I understand that assembly file can be parsed in the same way. However, I want to learn about the machine instructions to the level of bits, and likewise the layouts of binary files. Unless I am able to go all the way to machine code loaded in memory, I would not know where in memory to add a breakpoint instruction when a developer wants the same on a line of code.

If there is some library that can help create machine code from assembly instructions on a line by line basis (at least as opposed to invoking a separate program that generates the entire binary collectively from the assembly code), that could also work.

In my case, I already know enough of the lexer, parser, etc., parts. What's missing is going all the way to making a debugger, profiler, etc.

peterfirefly 1 year ago | | |

There can be weird interactions unless there are strong enough limits on what kind of expressions the assembler allows. Especially if it supports conditional assembly and loops in the macros. One ugly way around it -- which causes its own headaches -- is to introduce pass-sensitive conditional assembly (as in "if in pass 1/2/...").

It's also "fun" if some instructions come in different sizes... and you may need stronger restrictions on allowed expressions in that case.

sim7c00 1 year ago |

cool, remember some tutorials online i think from the same author (not 100% sure) doing stuff around c compilation in python. shame its not in a language i want to learn. the other book on compilers i got is almost to heavy to lift! :D

i_don_t_know 1 year ago |

Somewhat unrelated: Is there a book that walks you through building a database system from storage to queries, optimizer, execution, indexing, transactions, etc?

rednab 1 year ago | |

Database Design and Implementation, ISBN 3030338355 ¹).
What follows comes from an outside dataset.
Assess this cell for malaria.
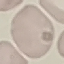
It is uninfected.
Java source code for the SimpleDB system from the book available from the author's website ²).

¹) https://www.amazon.com/dp/3030338355/

²) http://www.cs.bc.edu/~sciore/simpledb/

gtirloni 1 year ago | |

kragen 1 year ago | |

transaction processing by gray (rip) and reuter was pretty close back in the 90s. i don't think it covered query optimization because it's really about tp monitors rather than databases, but, perhaps surprisingly, it does cover the other topics you're asking about

rramadass 1 year ago | |

In the early 90's Al Stevens wrote 2 books C Database Development and C++ Database Development with source code which might be a good starting point.

myth_drannon 1 year ago | | |

Interesting suggestion! here is the book on archive.org: https://archive.org/details/cdatabasedevelop00stev/mode/2up

sylware 1 year ago |

I wonder why there is not the same book for c++... mmmmh... I really wonder... (irony).

sylware 1 year ago | |

It is because c++ has an absurdely and grotesquely massive and complex syntax (like rust...).

stevefolta 1 year ago | | |

Yeah, Rust is the language for people who think C++ is not complex (or hostile) _enough_.

viraj_shah 1 year ago |

Dropping this one here! (no affiliation)

https://www.linuxfromscratch.org/

"Linux From Scratch (LFS) is a project that provides you with step-by-step instructions for building your own custom Linux system, entirely from source code."

pull_my_finger 1 year ago | |

Why though? It doesn't seem to be related at all to the OP other than both are tutorial books?

jsnnsjxj 1 year ago | |

This has nothing to do with the post?